A atual escalada de violência no campo, a par do avanço do Código Florestal dos ruralistas no Congresso, evidencia mais uma vez que o campo brasileiro “muda” para continuar o mesmo. Medidas tomadas nem de longe perturbam as altas transações com a terra e a agricultura. . A situação se agrava, atrelados ao governo os movimentos camponeses refluem e o próprio governo se atrela ao agronegócio.

Em abril a CPT – Comissão Pastoral da Terra lançou relatório sobre conflitos no campo em 2010. O número total permaneceu no mesmo patamar de 2009 – 1.186. As ocupações de terra caíram em 38%, os conflitos por terra (expulsões, pistolagem, despejos e ameaças) cresceram em 21%. No Nordeste estes passaram de 320 para 440, salto de 37,5%. Crescimento maior foi na Bahia: de 48 para 91, disparo de 89,6%. Assassinatos foram 34, dez a mais que em 2009.

+ + +

▶ _EXERCÍCIOS A RESOLVER_
- a) Diga se cada afirmação concorda com o texto sobre os conflitos no campo, respondendo sim ou não e citando literalmente as palavras do texto que decidem: (i) o número total de conflitos em 2010 ficou no mesmo nível de 2009; (ii) as ocupações de terra aumentaram 38%; (iii) na Bahia, os conflitos por terra passaram de 48 para 91.
- b) Por favor, copie fielmente o trecho do texto sobre os conflitos no campo, começando nas palavras "A atual escalada" e parando logo após "que em 2009.".

▶ _DADOS FORNECIDOS_

+ + +

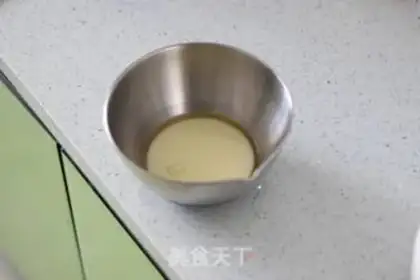 Make Red velvet thaw cake rolls step 0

+ + +

▶ _RESPOSTAS DAS TAREFAS_
- a)
(i) Sim: "O número total permaneceu no mesmo patamar de 2009 – 1.186."
(ii) Não: "As ocupações de terra caíram em 38%"
(iii) Sim: "Crescimento maior foi na Bahia: de 48 para 91, disparo de 89,6%."

- b)
A atual escalada de violência no campo, a par do avanço do Código Florestal dos ruralistas no Congresso, evidencia mais uma vez que o campo brasileiro “muda” para continuar o mesmo. Medidas tomadas nem de longe perturbam as altas transações com a terra e a agricultura. . A situação se agrava, atrelados ao governo os movimentos camponeses refluem e o próprio governo se atrela ao agronegócio.

Em abril a CPT – Comissão Pastoral da Terra lançou relatório sobre conflitos no campo em 2010. O número total permaneceu no mesmo patamar de 2009 – 1.186. As ocupações de terra caíram em 38%, os conflitos por terra (expulsões, pistolagem, despejos e ameaças) cresceram em 21%. No Nordeste estes passaram de 320 para 440, salto de 37,5%. Crescimento maior foi na Bahia: de 48 para 91, disparo de 89,6%. Assassinatos foram 34, dez a mais que em 2009.